Now, if the API is the communication channel, then what is HTTPS, and what are URL endpoints? Let’s explore these separately and then see how they work together. HTTPS is a little more familiar, as you often see it in the URL of websites—I’m sure you’re already starting to see how these two pieces fit together. HTTPS is the request-response protocol, the foundation for how data is shared over the web. It makes it possible to share information securely because it supports Transport Layer Security encryption—it keeps things private. If the API is the language or communication channel between our customer and teller, then HTTPS is the protocol for how the two people talk. It says that the teller stands here, and the customer stands there. It defines the space that makes the conversation between the two people possible in the first place, while also ensuring that what is discussed is discussed in private. It puts up the velvet ropes and keeps other customers from requesting actions they’re not authorized to request on the behalf of our customer. HTTPS provides a secure space to exchange data.
And we can build on this. The URL endpoints are the locations from which our teller gets the information needed in order to share it with the customer. “How much money is in my chequing account?” the customer might ask. The teller would go to the account and take a look at the balance—or the endpoint—and then respond with something like, “You have $2,205.” The URL endpoints are the locations of specific information or data that an external system can request.
Why Are Open Banking APIs Important for Consumer-Directed Finance?
By this point, it should be clear why open banking APIs play a fundamental role in consumer-directed finance. APIs open up and connect core systems with external financial applications—they connect banks with financial apps—so they can communicate with one another and share financial data effectively and securely.
The ability to share financial data means more financial service providers have access to the data they need to create new financial service solutions for their customers. Fintechs and financial service tech startups finally have access to the information they need to create financial service experiences focused on improving one aspect of banking or personal finance. Startups interested in aggregating customer data from multiple financial institutions can now do that safely, so consumers can see all of their account information from multiple institutions in one location. And that’s just one example.
Open banking systems and APIs create competition, encourage innovation, and ultimately give consumers more choices and easier ways to move and manage their money.
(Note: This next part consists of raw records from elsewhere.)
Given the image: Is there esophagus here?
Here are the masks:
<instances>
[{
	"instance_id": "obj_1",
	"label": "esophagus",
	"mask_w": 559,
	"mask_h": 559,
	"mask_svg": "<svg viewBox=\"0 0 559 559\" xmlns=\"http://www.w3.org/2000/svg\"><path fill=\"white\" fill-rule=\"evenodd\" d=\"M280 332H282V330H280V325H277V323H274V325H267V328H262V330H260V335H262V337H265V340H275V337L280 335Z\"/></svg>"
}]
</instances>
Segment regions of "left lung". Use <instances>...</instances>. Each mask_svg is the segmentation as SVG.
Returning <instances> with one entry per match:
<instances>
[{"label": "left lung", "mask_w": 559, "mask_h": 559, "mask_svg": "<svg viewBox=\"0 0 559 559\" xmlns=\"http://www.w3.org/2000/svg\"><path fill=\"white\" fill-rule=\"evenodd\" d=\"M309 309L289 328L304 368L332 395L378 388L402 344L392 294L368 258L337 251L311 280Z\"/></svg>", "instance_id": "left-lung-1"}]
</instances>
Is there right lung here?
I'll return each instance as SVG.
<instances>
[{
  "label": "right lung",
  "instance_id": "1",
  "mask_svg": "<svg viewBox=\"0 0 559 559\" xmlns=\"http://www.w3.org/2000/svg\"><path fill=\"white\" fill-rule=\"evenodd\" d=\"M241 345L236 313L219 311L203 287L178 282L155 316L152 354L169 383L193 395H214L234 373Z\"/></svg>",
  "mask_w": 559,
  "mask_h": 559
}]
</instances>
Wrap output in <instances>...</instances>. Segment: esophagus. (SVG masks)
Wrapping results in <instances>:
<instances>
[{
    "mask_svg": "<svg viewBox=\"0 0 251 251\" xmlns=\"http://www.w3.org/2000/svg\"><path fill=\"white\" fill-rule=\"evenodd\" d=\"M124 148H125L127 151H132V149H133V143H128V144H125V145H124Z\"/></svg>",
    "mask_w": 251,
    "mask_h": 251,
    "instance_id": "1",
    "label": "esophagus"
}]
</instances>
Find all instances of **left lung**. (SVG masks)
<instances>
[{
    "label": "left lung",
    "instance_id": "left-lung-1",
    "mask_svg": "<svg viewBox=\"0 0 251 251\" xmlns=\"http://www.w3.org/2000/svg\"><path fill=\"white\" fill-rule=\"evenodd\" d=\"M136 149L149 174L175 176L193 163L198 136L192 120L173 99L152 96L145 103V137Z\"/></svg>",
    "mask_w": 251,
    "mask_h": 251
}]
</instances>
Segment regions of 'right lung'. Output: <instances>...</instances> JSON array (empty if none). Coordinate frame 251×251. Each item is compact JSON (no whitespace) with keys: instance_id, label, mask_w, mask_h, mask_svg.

With the ability to share personal financial data and process it in innovative new apps, consumers have the opportunity to make more informed decisions about their personal finances.
If we apply consumer-directed finance to our analogy, then it’s like our customer having numerous tellers, all of them taking a proactive approach to improving our customer’s personal finances, telling our customer things they didn’t know they needed to know. APIs change the banking experience and make consumer-directed finance possible.
Seriously, though. You can’t sit on the ropes.